By the end of the Viking period around 1050, most Vikings were Christians. But before that, they would famously pray to the Norse pantheon, which features gods like Thor or Odin. The transition wasn’t exactly smooth or clear: the two belief systems often intertwined and influenced each other in Scandinavia.
To this day, pagan celebrations of midsummer and midwinter remain very popular across the area, and in medieval times, they were extremely important to Norse society. The recently discovered “godhouse” was probably used for these celebrations — a large “phallus stone” found in 1928 supports this theory, as midsummer is essentially a fertility celebration.
Archaeologists have found this type of godhouse before, but never preserved as clearly as this one.

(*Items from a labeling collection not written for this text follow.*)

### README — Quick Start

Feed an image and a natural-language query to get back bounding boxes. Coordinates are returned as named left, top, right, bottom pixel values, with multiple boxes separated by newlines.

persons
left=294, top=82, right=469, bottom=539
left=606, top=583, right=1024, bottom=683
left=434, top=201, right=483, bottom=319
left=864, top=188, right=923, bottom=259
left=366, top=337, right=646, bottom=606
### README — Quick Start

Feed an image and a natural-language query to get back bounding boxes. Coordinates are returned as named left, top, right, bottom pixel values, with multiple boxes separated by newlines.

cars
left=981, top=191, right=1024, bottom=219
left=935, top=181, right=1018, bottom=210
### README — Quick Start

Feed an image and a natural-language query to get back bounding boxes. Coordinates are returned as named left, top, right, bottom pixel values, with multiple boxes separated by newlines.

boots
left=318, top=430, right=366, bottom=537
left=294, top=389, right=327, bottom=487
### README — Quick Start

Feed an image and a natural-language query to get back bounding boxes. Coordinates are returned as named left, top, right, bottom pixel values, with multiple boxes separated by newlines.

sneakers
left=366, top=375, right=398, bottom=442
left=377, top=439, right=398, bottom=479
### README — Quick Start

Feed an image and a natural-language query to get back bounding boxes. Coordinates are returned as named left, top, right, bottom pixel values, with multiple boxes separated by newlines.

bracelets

“We have discovered the most perfectly shaped godhouse of all the finds so far—I know of no other Scandinavian buildings in which the house construction is as clear as it is here,” Bergen University Museum architect Søren Diinhoff, who helped lead the excavation, tells Syfy Wire’s Elizabeth Rayne. “I think our building is central to document and verify this very special architecture.”
Archaeologists from Norway’s University Museum of Bergen unearthed the remains of the 8th-century structure in the village of Ose during construction work for new houses. Hidden between the fjords, Ose is a quaint little village, still embodying the vibe of Norwegian sagas and legends, while also looking towards the future — hence the new housing development.

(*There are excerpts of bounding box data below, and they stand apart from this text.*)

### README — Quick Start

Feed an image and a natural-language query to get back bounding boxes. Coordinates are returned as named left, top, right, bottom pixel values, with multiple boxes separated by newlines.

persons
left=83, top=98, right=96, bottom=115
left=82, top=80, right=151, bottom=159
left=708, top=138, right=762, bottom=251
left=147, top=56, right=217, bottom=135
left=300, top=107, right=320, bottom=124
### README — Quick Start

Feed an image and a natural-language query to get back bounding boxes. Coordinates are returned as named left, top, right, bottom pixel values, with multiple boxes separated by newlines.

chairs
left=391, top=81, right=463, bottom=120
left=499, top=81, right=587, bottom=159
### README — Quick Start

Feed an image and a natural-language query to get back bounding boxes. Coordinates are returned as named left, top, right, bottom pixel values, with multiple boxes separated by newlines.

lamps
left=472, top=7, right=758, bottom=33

The godhouse building itself is long gone, but the foundation can still tell us a lot about Norse society at the time. The building appears to have been 45 feet long, 26 feet wide, and up to 40 feet tall (14 x 8 x 12 meters). The fact that it was such a large building already shows that Norse society was in a transition stage.
In the Christian world, religion was centralized. You have large churches that operate as temples. Churches were often imposing and grand — spectacular architecture that would inspire devotion by making the viewer feel humble and awed. Nordic society, on the other hand, practiced outdoor prayer. Temples were smaller and more localized, and prayer was more intimate.
Things started to change in the 6th century when Norse populations made more contact with the rest of Europe. That’s when the first godhouses started to emerge. As the centuries passed, they started to look like Christian churches more and more. This particular building even featured a church-like tower, which would have been rather unusual in previous centuries.
But Norse gods remained the object of worship.
Archaeologists found cooking pits and animal bones that predate the building itself, as well as figurines depicting gods such as Odin or Thor. This all suggests the site was used for midsummer and midwinter celebrations for a long time. These would have featured lavish feasts, a good old fashioned pagan ritual. The researchers also found two traditional longhouses that contained a circular area, a shape often associated with religious practice in Nordic societies.
Ultimately, Norse religion was purged and Christianity became dominant in Scandinavia. Many Norse buildings were burned and destroyed in this purge, but it’s unclear if the one at Ose suffered the same fate. Researchers will assess the building remains to see if this was indeed the case.